Following that declaration, the Germans began to appropriate more and more land from the local population while at the same time introducing laws and policies aimed at limiting and restricting it. One of the reasons that the presence of the Second Reich was moderately tolerated in that part of the world was because in many instances, its representatives acted as intermediaries between feuding tribes. However, as it turns out only when it suited them. The treaties they engineered were dubious, ambiguous and drawn merely to serve their interests. According to Dutch historian Jan-Bart Gewald, the German colonial governor “Leutwein, gladly offered military support to controversial chiefs, because violence and land seizure among Africans worked to his advantage.”
 In the early days of the German colonial venture in Namibia, the Herero People which, along with other tribes, were part of Namibia’s indigenous population, were still strong both economically and socially and were thus able to fend off German colonization efforts.  The Rimferpest plague which struck their herds in 1897,though, left them fragile both economically, as it destroyed their main source of wealth, as well as physically since it shuttered their source of protein.

That, however, did not prevent from the Herero to stand firm against the endeavours by the Germans to take over their land. By 1904, tensions rose to a peak and under the leadership of their paramount chief, Samuel Maherero, the Herero rebelled against the Germans, a rebellion that turned into a full-fledged war in which 123 Germans were killed. Kaiser Wilhelm II sent thousands of troops to fight the reels. The Herero were defeated and fled to the Kalahari Desert, where many were left to die of hunger and thirst.

What, to me, was the most devastating part of this whole chapter was that all members of the Herero and other tribes that the Germans came across, men women and children, were sent to concentration camps where they were used as slave labour to build railways and buildings which can still be seen throughout Namibia.
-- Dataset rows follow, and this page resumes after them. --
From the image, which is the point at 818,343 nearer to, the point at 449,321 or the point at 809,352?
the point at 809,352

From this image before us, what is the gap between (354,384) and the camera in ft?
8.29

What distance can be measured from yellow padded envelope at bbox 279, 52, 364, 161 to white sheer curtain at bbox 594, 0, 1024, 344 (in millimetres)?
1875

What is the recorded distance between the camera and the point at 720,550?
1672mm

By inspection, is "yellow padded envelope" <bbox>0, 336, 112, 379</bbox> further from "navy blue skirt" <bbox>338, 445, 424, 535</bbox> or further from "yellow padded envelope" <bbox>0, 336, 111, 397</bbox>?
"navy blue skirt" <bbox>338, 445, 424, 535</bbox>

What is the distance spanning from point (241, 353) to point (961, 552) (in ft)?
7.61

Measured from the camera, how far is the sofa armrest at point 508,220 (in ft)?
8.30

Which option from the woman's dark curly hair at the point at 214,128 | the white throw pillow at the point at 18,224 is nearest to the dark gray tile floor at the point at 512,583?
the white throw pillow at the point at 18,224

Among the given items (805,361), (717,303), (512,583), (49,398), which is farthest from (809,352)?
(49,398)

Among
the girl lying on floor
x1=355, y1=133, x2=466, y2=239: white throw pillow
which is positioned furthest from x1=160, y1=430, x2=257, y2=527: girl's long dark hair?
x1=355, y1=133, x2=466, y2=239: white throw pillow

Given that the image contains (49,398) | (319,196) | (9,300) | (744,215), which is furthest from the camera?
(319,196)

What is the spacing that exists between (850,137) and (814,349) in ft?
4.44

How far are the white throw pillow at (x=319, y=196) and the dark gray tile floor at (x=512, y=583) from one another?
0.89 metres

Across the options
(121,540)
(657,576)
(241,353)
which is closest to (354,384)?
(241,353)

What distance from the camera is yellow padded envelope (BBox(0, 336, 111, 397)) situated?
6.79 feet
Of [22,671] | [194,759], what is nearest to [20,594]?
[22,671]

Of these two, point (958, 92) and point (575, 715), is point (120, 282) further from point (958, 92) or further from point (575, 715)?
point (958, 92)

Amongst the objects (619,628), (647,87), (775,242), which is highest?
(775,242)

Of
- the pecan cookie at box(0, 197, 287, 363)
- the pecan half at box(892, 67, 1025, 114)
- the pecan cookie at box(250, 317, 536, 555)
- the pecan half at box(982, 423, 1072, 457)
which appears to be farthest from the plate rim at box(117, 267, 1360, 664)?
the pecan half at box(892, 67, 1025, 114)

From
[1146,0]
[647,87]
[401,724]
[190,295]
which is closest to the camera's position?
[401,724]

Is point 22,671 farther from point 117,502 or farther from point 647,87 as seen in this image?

According to an article published by the BBC in 2011,
German scientists collected skulls of Herero members, and shipped them to Germany “to perform experiments seeking to prove the racial superiority of white Europeans over black Africans.” 



This, of course, helped plant the “seeds for the Nazi genocidal ideology which was later followed up by similar research of other “inferior” groups by the likes of Dr. Mengele and his ilk.